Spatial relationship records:
= = =

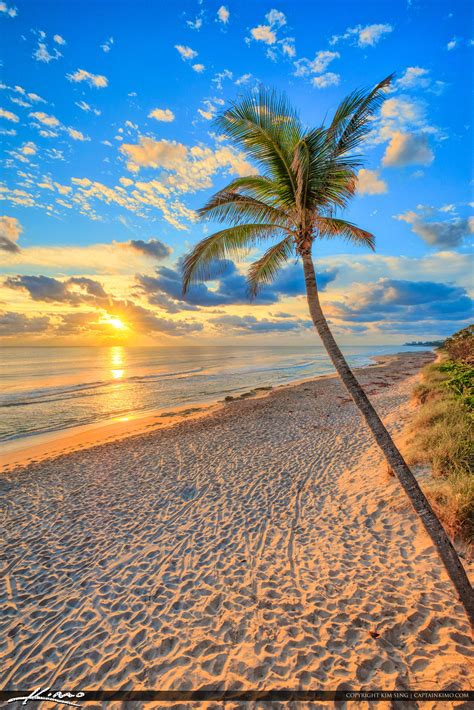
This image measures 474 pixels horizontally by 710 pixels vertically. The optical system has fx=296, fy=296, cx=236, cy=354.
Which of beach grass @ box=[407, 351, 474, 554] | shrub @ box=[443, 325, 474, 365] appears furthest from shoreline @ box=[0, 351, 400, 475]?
shrub @ box=[443, 325, 474, 365]

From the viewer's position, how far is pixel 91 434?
53.1 feet

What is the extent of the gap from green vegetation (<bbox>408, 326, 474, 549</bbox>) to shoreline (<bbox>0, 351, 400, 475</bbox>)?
12187mm

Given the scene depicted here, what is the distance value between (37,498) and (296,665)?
8.28m

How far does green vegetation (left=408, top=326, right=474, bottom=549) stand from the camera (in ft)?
16.3

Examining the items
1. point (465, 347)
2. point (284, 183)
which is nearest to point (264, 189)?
point (284, 183)

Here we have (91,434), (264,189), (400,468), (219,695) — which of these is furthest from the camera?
(91,434)

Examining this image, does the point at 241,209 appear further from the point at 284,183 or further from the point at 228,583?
the point at 228,583

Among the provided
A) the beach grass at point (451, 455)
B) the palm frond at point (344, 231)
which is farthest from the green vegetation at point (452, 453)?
the palm frond at point (344, 231)

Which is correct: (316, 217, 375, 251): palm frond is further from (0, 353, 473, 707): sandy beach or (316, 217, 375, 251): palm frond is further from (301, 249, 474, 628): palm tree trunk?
(0, 353, 473, 707): sandy beach

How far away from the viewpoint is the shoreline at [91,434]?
503 inches
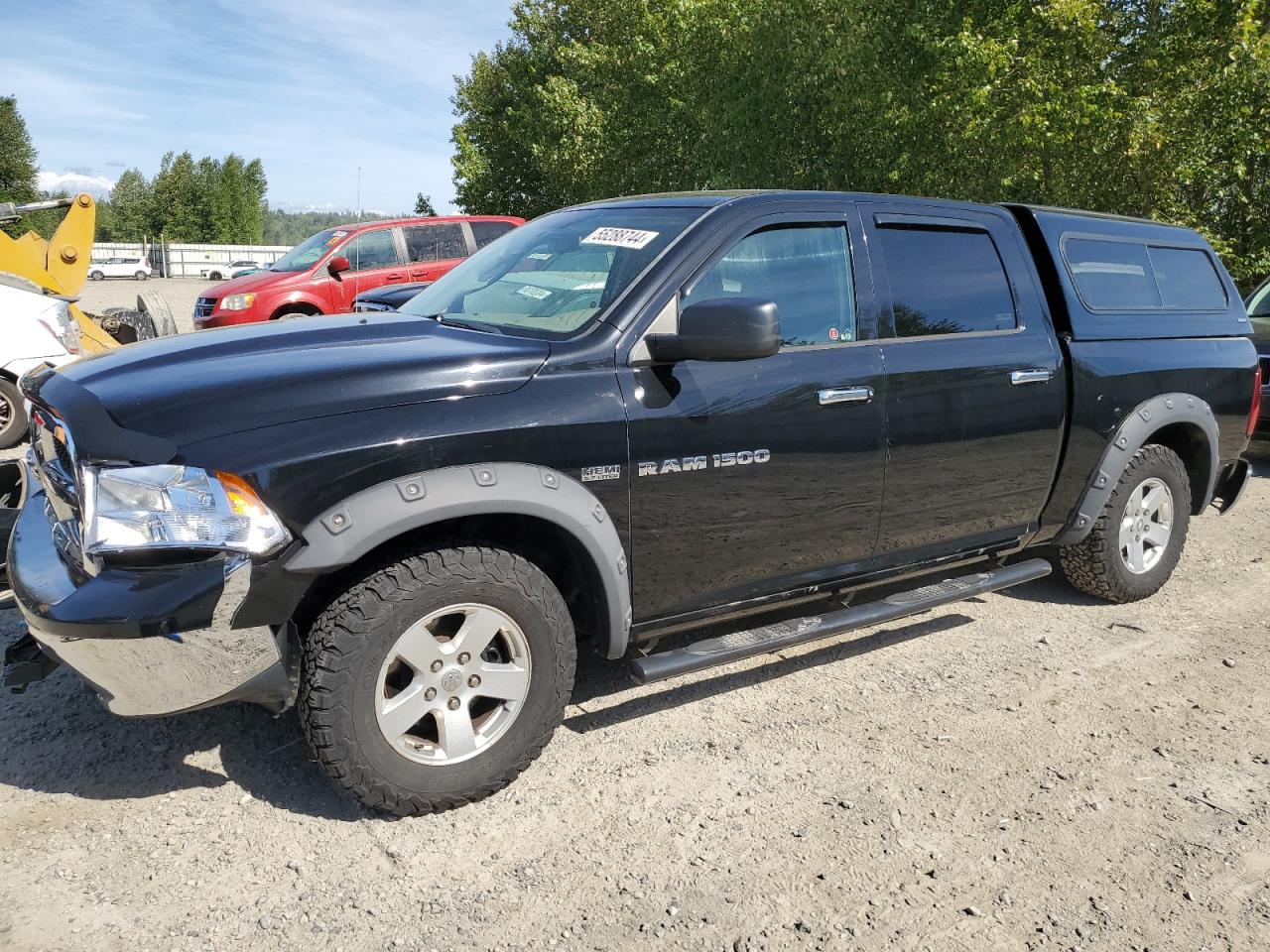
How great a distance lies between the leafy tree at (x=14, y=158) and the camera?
215ft

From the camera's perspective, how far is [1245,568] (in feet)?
19.0

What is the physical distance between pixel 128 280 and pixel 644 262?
189ft

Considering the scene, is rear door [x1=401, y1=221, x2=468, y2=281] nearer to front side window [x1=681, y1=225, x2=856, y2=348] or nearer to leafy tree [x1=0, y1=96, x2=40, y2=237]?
front side window [x1=681, y1=225, x2=856, y2=348]

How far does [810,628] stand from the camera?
3.71 metres

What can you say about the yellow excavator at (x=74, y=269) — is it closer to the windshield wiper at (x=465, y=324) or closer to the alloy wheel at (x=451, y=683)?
the windshield wiper at (x=465, y=324)

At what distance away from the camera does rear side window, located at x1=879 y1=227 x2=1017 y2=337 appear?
3.99 meters

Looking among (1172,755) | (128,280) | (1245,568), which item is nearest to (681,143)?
(1245,568)

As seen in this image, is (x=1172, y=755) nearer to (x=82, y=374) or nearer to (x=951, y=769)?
(x=951, y=769)

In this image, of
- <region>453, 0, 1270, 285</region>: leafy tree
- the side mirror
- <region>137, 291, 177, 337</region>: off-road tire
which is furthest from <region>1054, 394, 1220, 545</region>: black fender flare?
<region>453, 0, 1270, 285</region>: leafy tree

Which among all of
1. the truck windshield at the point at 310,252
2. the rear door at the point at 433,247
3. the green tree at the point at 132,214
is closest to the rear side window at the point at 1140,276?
the rear door at the point at 433,247

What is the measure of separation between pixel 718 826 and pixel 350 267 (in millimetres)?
9985

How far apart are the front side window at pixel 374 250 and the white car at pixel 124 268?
48404 millimetres

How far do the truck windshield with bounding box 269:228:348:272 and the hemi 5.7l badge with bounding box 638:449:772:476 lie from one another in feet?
33.3

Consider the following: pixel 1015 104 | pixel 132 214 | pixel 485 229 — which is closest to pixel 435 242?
pixel 485 229
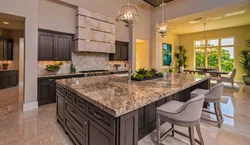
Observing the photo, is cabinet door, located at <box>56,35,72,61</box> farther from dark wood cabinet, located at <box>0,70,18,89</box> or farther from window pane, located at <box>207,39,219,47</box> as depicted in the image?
window pane, located at <box>207,39,219,47</box>

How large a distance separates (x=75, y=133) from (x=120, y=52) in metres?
4.85

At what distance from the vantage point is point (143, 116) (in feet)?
7.25

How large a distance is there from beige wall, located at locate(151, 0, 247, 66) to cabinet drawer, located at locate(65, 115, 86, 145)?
6.21 meters

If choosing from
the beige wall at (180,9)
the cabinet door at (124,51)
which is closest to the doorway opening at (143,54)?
the beige wall at (180,9)

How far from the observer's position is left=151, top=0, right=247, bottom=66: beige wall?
5133 millimetres

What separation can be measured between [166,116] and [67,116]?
5.12ft

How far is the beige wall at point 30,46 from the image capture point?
11.5 ft

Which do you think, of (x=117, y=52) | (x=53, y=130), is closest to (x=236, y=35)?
(x=117, y=52)

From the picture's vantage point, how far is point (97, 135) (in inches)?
53.2

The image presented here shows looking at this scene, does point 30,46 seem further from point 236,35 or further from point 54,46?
point 236,35

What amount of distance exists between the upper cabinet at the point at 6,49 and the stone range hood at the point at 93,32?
4.60 m

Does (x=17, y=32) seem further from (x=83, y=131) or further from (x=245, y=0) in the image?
(x=245, y=0)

= = =

- [Aim]:
Write every entry out again exactly, dropping the pictures.

- [Response for this exercise]:
This image measures 474 pixels horizontally by 710 pixels vertically. The optical system has fx=296, fy=296, cx=236, cy=354.
Which of beach grass @ box=[407, 351, 474, 554] | shrub @ box=[443, 325, 474, 365] appears furthest from shoreline @ box=[0, 351, 400, 475]?
shrub @ box=[443, 325, 474, 365]

From the viewer's position, how far is pixel 91 434?
53.1 feet

What is the extent of the gap from green vegetation (<bbox>408, 326, 474, 549</bbox>) to shoreline (<bbox>0, 351, 400, 475</bbox>)?
12187mm

Given the scene depicted here, what is the distance value between (37,498) and (296,665)?
8.28m

How far does green vegetation (left=408, top=326, right=474, bottom=549) stand from the camera (in ft)?
16.3

Examining the items
1. point (465, 347)
2. point (284, 183)
which is nearest to point (264, 189)?
point (284, 183)

Here we have (91,434), (264,189), (400,468), (219,695) — which of these is furthest from the camera?
(91,434)

Examining this image, does the point at 241,209 appear further from the point at 284,183 or further from the point at 228,583?
the point at 228,583

Among the provided
A) the beach grass at point (451, 455)
B) the palm frond at point (344, 231)
which is farthest from the green vegetation at point (452, 453)?
the palm frond at point (344, 231)

Which is correct: (316, 217, 375, 251): palm frond is further from (0, 353, 473, 707): sandy beach or (316, 217, 375, 251): palm frond is further from (301, 249, 474, 628): palm tree trunk?
(0, 353, 473, 707): sandy beach

How far away from the viewpoint is the shoreline at [91,434]?
503 inches
How great a distance lies between the leafy tree at (x=14, y=158) and the camera?
215ft

From the camera's perspective, how far is [1245,568] (in feet)?
19.0

What is the physical distance between pixel 128 280 and pixel 644 262?
189ft

Considering the scene, is rear door [x1=401, y1=221, x2=468, y2=281] nearer to front side window [x1=681, y1=225, x2=856, y2=348] or nearer to leafy tree [x1=0, y1=96, x2=40, y2=237]?
front side window [x1=681, y1=225, x2=856, y2=348]

How far does [810,628] stand from the camera?
3.71 metres

What can you say about the yellow excavator at (x=74, y=269) — is it closer to the windshield wiper at (x=465, y=324) or closer to the alloy wheel at (x=451, y=683)?
the windshield wiper at (x=465, y=324)

At what distance away from the camera does rear side window, located at x1=879 y1=227 x2=1017 y2=337 appear?
3.99 meters

Looking among (1172,755) | (128,280) | (1245,568), which item is nearest to (681,143)?
(1245,568)

As seen in this image, is (x=1172, y=755) nearer to (x=82, y=374) or nearer to (x=951, y=769)?
(x=951, y=769)

In this image, of
- <region>453, 0, 1270, 285</region>: leafy tree
- the side mirror
- <region>137, 291, 177, 337</region>: off-road tire
which is furthest from <region>1054, 394, 1220, 545</region>: black fender flare?
<region>453, 0, 1270, 285</region>: leafy tree

Which among all of
1. the truck windshield at the point at 310,252
2. the rear door at the point at 433,247
3. the green tree at the point at 132,214
is closest to the rear side window at the point at 1140,276?
the rear door at the point at 433,247

What is the measure of separation between pixel 718 826 and pixel 350 267 (in millimetres)?
9985

How far apart are the front side window at pixel 374 250 and the white car at pixel 124 268?
48404 millimetres

How far do the truck windshield with bounding box 269:228:348:272 and the hemi 5.7l badge with bounding box 638:449:772:476 lie from one another in feet?
33.3

Consider the following: pixel 1015 104 | pixel 132 214 | pixel 485 229 — which is closest to pixel 435 242?
pixel 485 229
Observing the photo, is cabinet door, located at <box>56,35,72,61</box> farther from dark wood cabinet, located at <box>0,70,18,89</box> or farther from window pane, located at <box>207,39,219,47</box> as depicted in the image?
window pane, located at <box>207,39,219,47</box>

How large a distance separates (x=75, y=133) from (x=120, y=52) in metres?
4.85

At what distance from the vantage point is point (143, 116) (in feet)?
7.25

How large a distance is there from beige wall, located at locate(151, 0, 247, 66) to cabinet drawer, located at locate(65, 115, 86, 145)?
6.21 meters

If choosing from
the beige wall at (180,9)
the cabinet door at (124,51)
which is closest to the doorway opening at (143,54)?
the beige wall at (180,9)

How far from the observer's position is left=151, top=0, right=247, bottom=66: beige wall?
5133 millimetres

What separation can be measured between [166,116] and [67,116]?
5.12ft

How far is the beige wall at point 30,46 from the image capture point?
11.5 ft

Which do you think, of (x=117, y=52) | (x=53, y=130), is closest to (x=236, y=35)?
(x=117, y=52)

From the picture's vantage point, how far is point (97, 135) (in inches)?
53.2

The image presented here shows looking at this scene, does point 30,46 seem further from point 236,35 or further from point 54,46?
point 236,35

What amount of distance exists between the upper cabinet at the point at 6,49 and the stone range hood at the point at 93,32?
4.60 m

Does (x=17, y=32) seem further from (x=83, y=131) or further from (x=245, y=0) in the image?
(x=245, y=0)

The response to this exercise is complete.